■ SET EXERCISE
Copy each of the following lines word for word, without changing anything.

===== DATASET RECORDS

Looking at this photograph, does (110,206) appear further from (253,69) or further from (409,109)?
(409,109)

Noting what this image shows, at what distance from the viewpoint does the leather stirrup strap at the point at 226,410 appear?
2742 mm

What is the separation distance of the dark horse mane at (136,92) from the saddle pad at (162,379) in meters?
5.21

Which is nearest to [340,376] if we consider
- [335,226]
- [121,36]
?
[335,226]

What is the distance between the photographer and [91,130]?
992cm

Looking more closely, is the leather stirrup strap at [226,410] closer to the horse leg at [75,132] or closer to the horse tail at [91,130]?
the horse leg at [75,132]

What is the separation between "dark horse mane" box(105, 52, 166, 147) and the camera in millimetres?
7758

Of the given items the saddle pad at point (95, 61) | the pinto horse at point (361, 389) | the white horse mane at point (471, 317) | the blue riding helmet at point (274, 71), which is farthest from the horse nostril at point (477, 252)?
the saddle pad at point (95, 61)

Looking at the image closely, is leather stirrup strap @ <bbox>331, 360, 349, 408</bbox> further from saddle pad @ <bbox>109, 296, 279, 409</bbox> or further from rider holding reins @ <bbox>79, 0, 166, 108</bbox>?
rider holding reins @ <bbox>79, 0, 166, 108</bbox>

==========

■ PROBLEM SOLUTION
Looking at this photograph, does (110,206) appear further from (253,69) or further from (409,109)?
(409,109)

Noting what this image shows, at what distance from the viewpoint does the leather stirrup strap at the point at 226,410 appear?
2742 mm

What is the separation distance of the dark horse mane at (136,92) from the saddle pad at (162,379) in meters?
5.21

Which is nearest to [340,376] if we consider
- [335,226]
- [121,36]
?
[335,226]

What is the distance between the photographer and [91,130]?
992cm

Looking more closely, is the leather stirrup strap at [226,410] closer to the horse leg at [75,132] or closer to the horse tail at [91,130]?
the horse leg at [75,132]

What is the separation between "dark horse mane" box(105, 52, 166, 147) and the camera in millimetres?
7758

Of the given items the saddle pad at point (95, 61) | the pinto horse at point (361, 389) | the white horse mane at point (471, 317) | the blue riding helmet at point (274, 71), which is farthest from the horse nostril at point (477, 252)?
the saddle pad at point (95, 61)

Looking at the image closely, is leather stirrup strap @ <bbox>331, 360, 349, 408</bbox> further from saddle pad @ <bbox>109, 296, 279, 409</bbox> or further from rider holding reins @ <bbox>79, 0, 166, 108</bbox>?
rider holding reins @ <bbox>79, 0, 166, 108</bbox>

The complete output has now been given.